**** RECORDS FOR PROCESSING ****

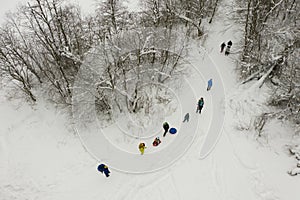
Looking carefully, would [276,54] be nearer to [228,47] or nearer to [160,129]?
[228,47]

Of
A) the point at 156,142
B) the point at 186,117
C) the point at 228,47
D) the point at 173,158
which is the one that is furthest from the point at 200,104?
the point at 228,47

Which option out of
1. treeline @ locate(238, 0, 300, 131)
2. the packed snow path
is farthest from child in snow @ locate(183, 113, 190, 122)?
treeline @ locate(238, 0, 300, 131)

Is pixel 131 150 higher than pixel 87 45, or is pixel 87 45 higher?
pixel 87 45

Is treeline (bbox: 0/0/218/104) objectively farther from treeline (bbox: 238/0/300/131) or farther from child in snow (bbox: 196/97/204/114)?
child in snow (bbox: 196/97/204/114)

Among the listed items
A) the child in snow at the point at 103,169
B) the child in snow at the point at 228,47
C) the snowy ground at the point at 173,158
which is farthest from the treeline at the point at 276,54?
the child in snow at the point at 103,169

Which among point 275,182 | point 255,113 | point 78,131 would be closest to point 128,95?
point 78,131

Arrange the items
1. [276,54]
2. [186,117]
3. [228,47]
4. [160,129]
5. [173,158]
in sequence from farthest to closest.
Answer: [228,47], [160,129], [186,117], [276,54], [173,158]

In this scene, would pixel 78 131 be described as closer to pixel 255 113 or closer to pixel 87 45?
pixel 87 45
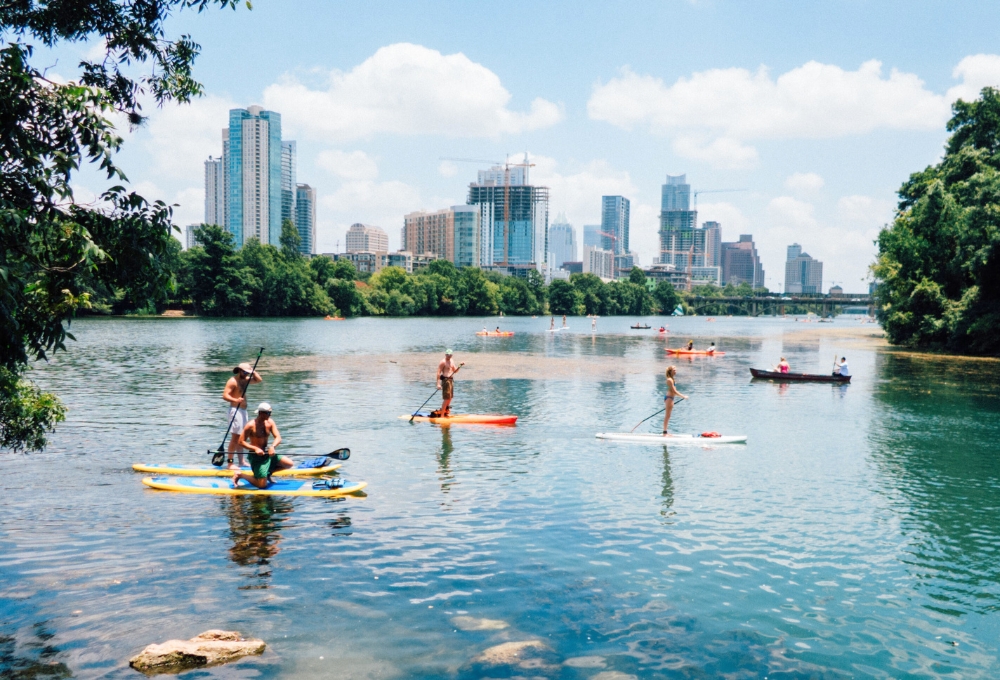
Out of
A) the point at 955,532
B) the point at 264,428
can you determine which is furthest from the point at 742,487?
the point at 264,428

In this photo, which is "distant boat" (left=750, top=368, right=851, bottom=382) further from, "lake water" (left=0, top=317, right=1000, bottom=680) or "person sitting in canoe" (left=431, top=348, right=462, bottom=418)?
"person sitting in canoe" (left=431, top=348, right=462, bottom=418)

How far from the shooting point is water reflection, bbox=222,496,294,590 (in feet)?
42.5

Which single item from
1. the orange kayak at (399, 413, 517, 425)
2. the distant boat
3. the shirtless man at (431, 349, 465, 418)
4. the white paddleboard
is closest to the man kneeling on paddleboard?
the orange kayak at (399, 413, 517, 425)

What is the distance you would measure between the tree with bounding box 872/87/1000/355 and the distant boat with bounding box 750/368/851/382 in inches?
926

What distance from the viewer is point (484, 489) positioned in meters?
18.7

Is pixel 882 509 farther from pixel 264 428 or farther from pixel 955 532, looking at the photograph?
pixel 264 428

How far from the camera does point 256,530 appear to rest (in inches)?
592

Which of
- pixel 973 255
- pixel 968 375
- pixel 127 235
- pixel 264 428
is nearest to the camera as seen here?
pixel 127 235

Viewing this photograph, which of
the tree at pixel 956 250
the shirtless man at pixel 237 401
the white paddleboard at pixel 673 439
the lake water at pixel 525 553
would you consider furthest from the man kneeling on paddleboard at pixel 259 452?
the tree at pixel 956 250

****

EXERCISE DIRECTIONS: Copy, exactly and exclusively, the lines beginning with the one that contains "Among the listed items" and ending with the last line of the listing; pictures are to be omitted.

RESPONSE BELOW:
Among the listed items
A) the child in snow at the point at 103,169
B) the child in snow at the point at 228,47
C) the snowy ground at the point at 173,158
which is farthest from the treeline at the point at 276,54?
the child in snow at the point at 103,169

Which among point 275,182 | point 255,113 | point 78,131 would be closest to point 128,95?
point 78,131

Arrange the items
1. [276,54]
2. [186,117]
3. [228,47]
4. [160,129]
5. [173,158]
in sequence from farthest to closest.
Answer: [228,47], [160,129], [186,117], [276,54], [173,158]

In this scene, would pixel 78 131 be described as closer to pixel 255 113 or closer to pixel 87 45?
pixel 87 45
Out of
A) the point at 955,532
B) the point at 264,428
can you determine which is furthest from the point at 742,487?
the point at 264,428

In this photo, which is "distant boat" (left=750, top=368, right=851, bottom=382) further from, "lake water" (left=0, top=317, right=1000, bottom=680) or "person sitting in canoe" (left=431, top=348, right=462, bottom=418)?
"person sitting in canoe" (left=431, top=348, right=462, bottom=418)

How far from the shooting point is water reflection, bbox=222,496,294,590 (in feet)?
42.5

Which single item from
1. the orange kayak at (399, 413, 517, 425)
2. the distant boat
3. the shirtless man at (431, 349, 465, 418)
4. the white paddleboard
is closest to the man kneeling on paddleboard?
the orange kayak at (399, 413, 517, 425)

What is the distance you would measure between the tree with bounding box 872/87/1000/355 and the distant boat with bounding box 750/368/851/382 in inches?
926

What distance from the viewer is point (484, 489) positioned in meters?
18.7

Is pixel 882 509 farther from pixel 264 428 or farther from pixel 955 532, looking at the photograph?
pixel 264 428

How far from the camera does point 256,530 appear to rest (in inches)?
592

Which of
- pixel 973 255
- pixel 968 375
- pixel 127 235
- pixel 264 428
is nearest to the camera as seen here?
pixel 127 235

Viewing this photograph, which of
the tree at pixel 956 250
the shirtless man at pixel 237 401
the white paddleboard at pixel 673 439
the lake water at pixel 525 553
would you consider furthest from the man kneeling on paddleboard at pixel 259 452?
the tree at pixel 956 250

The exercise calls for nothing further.